= Data for this task =
━━━━━━━━━━━━━━━━━━━━
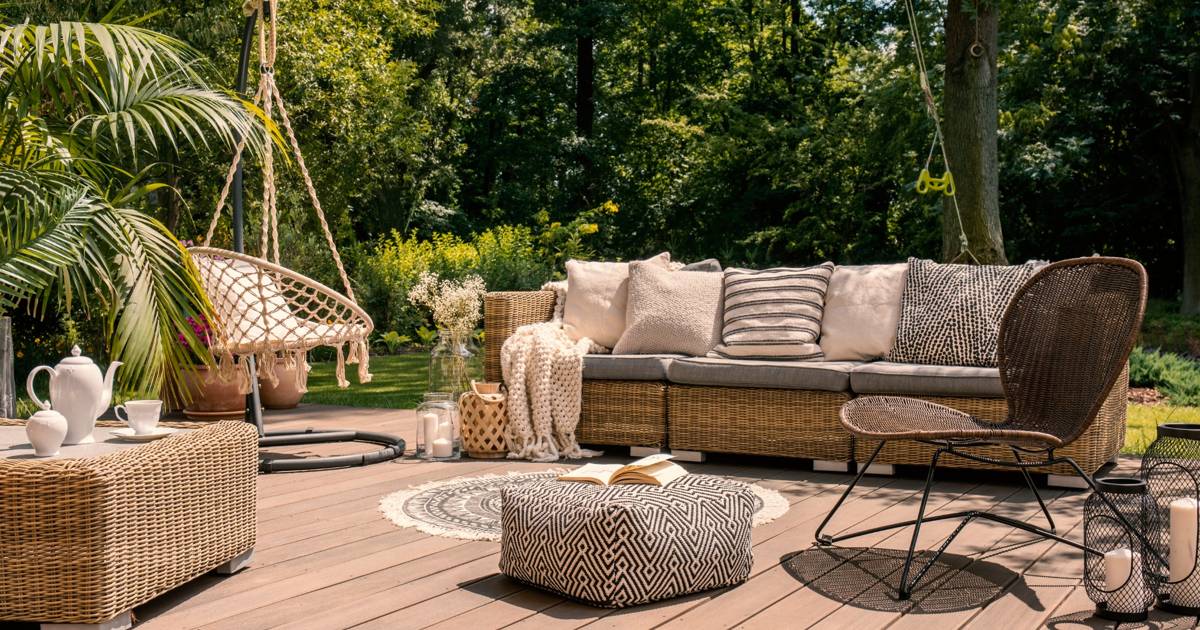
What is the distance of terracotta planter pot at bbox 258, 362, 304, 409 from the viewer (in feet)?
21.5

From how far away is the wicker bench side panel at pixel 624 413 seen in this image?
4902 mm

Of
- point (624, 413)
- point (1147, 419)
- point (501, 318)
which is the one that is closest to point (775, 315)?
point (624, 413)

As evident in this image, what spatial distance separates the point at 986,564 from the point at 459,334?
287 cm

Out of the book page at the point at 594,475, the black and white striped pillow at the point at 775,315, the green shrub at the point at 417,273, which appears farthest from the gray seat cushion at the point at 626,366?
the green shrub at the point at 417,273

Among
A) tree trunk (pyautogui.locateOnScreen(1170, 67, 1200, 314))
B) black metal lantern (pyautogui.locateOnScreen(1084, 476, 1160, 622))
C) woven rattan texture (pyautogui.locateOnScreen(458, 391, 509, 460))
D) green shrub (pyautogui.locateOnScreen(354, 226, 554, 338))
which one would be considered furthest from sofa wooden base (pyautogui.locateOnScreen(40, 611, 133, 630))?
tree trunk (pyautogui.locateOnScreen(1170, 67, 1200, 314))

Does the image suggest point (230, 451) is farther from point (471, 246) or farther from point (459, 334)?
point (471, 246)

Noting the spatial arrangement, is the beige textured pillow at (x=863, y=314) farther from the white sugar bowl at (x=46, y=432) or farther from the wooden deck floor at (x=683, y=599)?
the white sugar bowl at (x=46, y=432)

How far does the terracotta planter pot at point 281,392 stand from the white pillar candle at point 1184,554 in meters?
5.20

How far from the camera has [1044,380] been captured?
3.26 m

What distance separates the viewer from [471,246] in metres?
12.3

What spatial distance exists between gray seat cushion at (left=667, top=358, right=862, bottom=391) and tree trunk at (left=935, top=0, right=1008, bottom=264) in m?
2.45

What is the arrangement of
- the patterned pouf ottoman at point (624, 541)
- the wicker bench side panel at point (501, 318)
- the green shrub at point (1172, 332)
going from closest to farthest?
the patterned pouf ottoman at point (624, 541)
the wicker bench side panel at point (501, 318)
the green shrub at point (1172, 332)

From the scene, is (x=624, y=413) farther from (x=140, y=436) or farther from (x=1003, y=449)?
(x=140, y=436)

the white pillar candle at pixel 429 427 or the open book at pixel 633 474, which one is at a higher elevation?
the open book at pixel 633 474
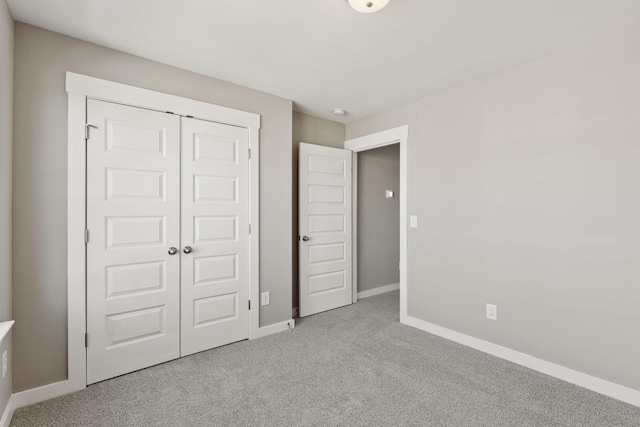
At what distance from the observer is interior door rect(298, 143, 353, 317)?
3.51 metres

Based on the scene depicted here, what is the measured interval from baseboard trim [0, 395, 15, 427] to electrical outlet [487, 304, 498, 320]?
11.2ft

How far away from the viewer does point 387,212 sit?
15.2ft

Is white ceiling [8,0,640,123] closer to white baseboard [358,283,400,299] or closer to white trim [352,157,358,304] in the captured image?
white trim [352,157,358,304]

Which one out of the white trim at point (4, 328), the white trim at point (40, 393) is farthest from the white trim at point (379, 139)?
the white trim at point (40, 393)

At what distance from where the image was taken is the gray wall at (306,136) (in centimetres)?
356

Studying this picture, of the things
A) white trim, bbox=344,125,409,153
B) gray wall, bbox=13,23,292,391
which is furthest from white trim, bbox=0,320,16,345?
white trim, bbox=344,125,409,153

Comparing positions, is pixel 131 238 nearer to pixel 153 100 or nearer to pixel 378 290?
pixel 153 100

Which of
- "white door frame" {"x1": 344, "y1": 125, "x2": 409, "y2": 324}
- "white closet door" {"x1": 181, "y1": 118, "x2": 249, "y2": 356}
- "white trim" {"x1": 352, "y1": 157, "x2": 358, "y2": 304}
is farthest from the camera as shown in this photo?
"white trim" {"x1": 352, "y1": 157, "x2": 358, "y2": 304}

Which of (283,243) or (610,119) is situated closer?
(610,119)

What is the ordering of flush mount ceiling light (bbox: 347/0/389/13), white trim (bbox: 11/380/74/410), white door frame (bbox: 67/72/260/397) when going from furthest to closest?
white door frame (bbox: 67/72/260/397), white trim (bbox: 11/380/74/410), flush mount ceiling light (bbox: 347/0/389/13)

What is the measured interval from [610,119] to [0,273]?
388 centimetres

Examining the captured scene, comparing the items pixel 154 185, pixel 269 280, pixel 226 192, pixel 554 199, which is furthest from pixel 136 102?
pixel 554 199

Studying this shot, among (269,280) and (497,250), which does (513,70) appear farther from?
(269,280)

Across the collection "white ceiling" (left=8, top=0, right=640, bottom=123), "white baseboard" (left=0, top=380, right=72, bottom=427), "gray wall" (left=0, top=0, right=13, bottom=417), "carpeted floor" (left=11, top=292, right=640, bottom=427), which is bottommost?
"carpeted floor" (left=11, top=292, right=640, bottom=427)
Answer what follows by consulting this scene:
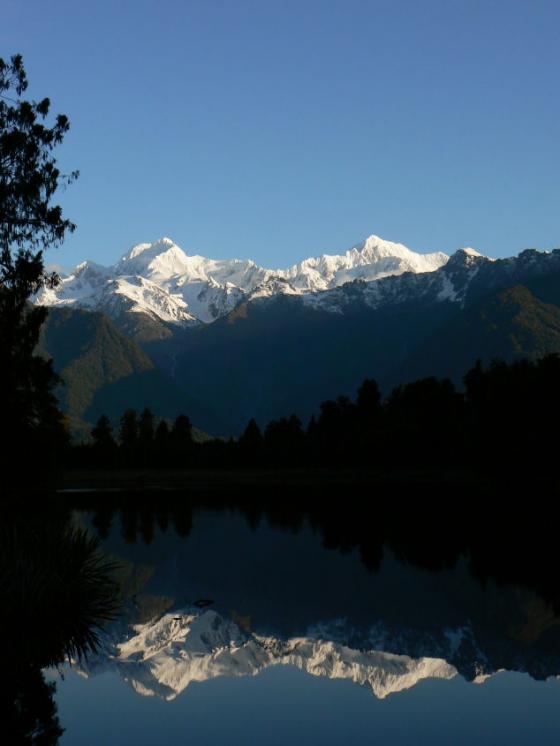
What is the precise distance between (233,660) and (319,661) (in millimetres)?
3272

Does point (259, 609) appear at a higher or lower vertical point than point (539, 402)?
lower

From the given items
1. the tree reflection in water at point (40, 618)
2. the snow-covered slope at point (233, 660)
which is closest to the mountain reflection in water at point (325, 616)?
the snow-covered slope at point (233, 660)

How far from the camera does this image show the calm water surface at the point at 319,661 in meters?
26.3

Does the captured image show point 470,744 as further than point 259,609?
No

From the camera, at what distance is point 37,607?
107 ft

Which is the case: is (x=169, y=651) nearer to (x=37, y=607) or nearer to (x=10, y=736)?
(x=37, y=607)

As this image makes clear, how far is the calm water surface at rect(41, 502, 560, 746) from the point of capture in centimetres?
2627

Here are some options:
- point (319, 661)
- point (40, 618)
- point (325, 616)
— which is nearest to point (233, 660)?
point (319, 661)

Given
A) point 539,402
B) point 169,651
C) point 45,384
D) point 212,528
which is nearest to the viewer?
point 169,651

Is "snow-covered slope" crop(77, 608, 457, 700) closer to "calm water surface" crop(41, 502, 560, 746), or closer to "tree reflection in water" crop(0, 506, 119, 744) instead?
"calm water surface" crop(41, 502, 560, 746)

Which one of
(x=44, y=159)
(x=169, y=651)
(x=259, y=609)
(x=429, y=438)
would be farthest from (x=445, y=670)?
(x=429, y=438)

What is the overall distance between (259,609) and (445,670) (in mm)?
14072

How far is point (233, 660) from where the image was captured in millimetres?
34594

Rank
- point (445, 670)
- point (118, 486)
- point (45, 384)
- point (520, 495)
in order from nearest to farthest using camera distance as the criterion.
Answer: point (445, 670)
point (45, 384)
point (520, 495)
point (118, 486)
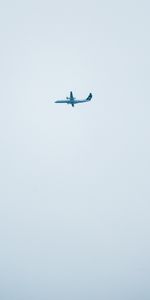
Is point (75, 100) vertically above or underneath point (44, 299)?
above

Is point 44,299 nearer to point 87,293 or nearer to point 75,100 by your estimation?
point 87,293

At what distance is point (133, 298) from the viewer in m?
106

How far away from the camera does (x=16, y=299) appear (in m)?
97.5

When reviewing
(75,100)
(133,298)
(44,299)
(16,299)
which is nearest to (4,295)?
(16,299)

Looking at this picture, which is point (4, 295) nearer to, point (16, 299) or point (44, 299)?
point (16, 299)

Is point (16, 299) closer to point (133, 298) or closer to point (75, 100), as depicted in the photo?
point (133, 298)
━━━━━━━━━━━━━━━━━━━━
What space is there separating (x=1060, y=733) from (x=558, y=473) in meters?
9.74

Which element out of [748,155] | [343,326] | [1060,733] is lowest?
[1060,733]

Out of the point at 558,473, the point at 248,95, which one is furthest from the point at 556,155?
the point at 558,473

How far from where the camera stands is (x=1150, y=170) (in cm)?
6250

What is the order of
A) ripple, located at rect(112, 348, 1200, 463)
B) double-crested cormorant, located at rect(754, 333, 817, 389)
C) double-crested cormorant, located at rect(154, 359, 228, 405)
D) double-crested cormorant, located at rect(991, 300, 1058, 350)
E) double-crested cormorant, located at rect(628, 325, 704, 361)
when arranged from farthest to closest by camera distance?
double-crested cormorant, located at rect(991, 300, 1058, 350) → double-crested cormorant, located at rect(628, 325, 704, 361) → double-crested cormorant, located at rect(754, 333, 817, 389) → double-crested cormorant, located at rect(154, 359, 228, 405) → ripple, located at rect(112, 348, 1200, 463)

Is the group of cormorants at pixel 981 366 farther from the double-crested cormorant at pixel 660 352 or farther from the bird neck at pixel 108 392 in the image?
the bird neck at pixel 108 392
━━━━━━━━━━━━━━━━━━━━
= The request =
List every line of the material above that contains the word "surface", copying each line in full.

= Answer to the problem =
How far from the camera does this image show the calm water surface at the point at 319,661 in meters?
As this image makes clear, how far is the calm water surface at rect(41, 502, 560, 746) from the point of capture in centimetres?
Is "snow-covered slope" crop(77, 608, 457, 700) closer to "calm water surface" crop(41, 502, 560, 746), or closer to "tree reflection in water" crop(0, 506, 119, 744) instead?
"calm water surface" crop(41, 502, 560, 746)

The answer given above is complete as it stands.